Join me as I dive into organic gardening

by Laura Sileo-Lepkyj

I started my adventures in organic gardening almost by accident when I decided to enter my garden in the Amherst garden walk this spring.

organic gardening column
Euphorbia seguieriana

As I was filling out the application, I had a dilemma: what boxes should I check to describe the various features of my garden?

Sculptures? Nope.

Native Plants? Not so much.

Pond? Nada.

Arbors/Pergolas? Seriously?

I was getting worried. What did I have to offer that makes my garden unique? Then there appeared my opportunity:

Organics? Yes! Yes, I will garden organically from now on if it means I can have one precious box to check on my garden walk application!

So that’s how I joined the ranks of the organic gardeners.

Now that I’m in the organic mindset I admit there are a few other, more traditional reasons I found to shelve the herbicides, too. I’m in my reproductive years, and years from now I don’t want to worry about the consequences of spraying one miserable dandelion. If you have to wear gloves and shouldn’t inhale and need to wash for 15 minutes if the spray gets on your skin, why would I even consider using it? The idea of spraying a dandelion in the middle of my garden at the potential expense of my health or ability to have healthy children is not the easy decision it once was. It’s scary.

It seems that people want that instant gratification achieved with herbicides. Hey, I can appreciate instant gratification. Honestly, I love my high-speed Internet access, the Buy It Now feature on eBay, and the fact that the coffee shop down the street has a sign that tells its employees to strive to serve the customer their nonfat-caramel-latte-hold-the-whipped-cream within 45 seconds.

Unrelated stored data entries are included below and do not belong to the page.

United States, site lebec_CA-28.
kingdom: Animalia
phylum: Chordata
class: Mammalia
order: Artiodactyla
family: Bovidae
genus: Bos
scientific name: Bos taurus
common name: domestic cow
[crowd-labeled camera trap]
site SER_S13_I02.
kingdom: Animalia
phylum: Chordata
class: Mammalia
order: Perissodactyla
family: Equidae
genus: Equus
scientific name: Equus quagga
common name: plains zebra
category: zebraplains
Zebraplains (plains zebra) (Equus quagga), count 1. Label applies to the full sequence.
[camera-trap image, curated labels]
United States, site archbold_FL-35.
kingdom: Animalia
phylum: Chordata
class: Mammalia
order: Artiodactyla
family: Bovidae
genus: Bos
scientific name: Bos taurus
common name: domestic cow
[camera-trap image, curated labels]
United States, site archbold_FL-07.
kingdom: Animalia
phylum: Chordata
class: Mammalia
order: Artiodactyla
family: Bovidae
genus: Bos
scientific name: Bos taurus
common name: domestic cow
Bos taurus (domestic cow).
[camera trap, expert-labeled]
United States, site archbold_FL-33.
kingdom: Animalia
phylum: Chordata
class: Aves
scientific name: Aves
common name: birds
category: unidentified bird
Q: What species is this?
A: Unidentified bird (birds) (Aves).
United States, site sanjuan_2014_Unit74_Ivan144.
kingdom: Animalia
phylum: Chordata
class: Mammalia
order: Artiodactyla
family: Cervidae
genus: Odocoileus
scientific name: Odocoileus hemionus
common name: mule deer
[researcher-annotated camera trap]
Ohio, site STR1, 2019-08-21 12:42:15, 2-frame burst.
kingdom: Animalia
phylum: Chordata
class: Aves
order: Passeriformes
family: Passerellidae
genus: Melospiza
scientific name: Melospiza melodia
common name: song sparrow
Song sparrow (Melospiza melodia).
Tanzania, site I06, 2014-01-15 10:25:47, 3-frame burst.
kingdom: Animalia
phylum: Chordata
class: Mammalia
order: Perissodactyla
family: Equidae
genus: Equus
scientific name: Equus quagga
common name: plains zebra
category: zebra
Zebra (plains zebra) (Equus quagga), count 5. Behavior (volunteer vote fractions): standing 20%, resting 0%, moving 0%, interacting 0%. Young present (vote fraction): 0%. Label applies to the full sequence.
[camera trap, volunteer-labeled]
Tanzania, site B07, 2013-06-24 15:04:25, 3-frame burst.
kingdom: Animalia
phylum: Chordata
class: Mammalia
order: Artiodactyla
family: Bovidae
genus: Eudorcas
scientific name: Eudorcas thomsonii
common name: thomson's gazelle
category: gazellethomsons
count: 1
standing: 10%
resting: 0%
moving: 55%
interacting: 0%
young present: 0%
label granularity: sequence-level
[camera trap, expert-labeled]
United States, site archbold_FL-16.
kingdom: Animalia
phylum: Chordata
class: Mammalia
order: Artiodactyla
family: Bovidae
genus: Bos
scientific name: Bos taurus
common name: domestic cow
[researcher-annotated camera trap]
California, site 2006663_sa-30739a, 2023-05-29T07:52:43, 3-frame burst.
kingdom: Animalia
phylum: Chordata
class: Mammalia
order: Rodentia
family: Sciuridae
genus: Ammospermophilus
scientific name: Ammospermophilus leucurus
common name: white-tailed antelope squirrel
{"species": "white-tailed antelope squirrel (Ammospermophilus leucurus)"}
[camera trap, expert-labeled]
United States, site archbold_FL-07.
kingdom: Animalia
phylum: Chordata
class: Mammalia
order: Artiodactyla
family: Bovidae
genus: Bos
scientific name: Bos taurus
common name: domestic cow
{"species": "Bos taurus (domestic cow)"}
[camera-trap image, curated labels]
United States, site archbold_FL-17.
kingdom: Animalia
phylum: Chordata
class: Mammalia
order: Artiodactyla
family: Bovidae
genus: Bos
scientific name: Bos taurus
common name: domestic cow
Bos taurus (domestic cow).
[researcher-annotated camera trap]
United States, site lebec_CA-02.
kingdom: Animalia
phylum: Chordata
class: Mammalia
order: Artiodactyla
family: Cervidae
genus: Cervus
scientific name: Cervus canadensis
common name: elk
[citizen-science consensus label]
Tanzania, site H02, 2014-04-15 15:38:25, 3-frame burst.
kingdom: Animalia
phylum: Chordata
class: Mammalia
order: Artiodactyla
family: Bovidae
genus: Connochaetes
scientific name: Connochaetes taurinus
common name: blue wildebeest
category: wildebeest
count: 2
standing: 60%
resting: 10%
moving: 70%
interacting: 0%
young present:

As long as we’re getting honest here, yes, my garden has weeds. However, it had just as many weeds when I was using artificial herbicides. I’d be willing to bet my Euphorbia seguieriana (my prized plant that took me three years to find) that you have weeds, too. If your garden is going to have weeds anyway, why not give up the herbicides and have a cleaner garden and cleaner environment? Makes sense, right?

Well, there you have it. I started organic gardening not out of a deep desire to be a steward of the planet, but so that I could check a box on an application. Hey, I could do a lot worse.

In my next installment of this column, I will discuss just what exactly is industrial strength acetic acid, and why I’m lugging around boiling water on a 90-degree day.

Laura’s garden will be on the Amherst Garden Walk July 17 (rain date July 18).

2 Comments on “Join me as I dive into organic gardening

  1. What have you found in terms of organic methods to diminish/eliminate the nasty Japanese beetles. They used to infest my roses and now they are eating White birch leaves and Christmas holly bush. jaime

  2. Jaime,
    I’m going to try the following recipe for my vegetable garden:

    1 cup water
    1/4 cup sugar
    1 mashed banana
    1 pkg dry yeast

    mix these together & put in a narrow-necked container (soda, milk, etc) near affected plants.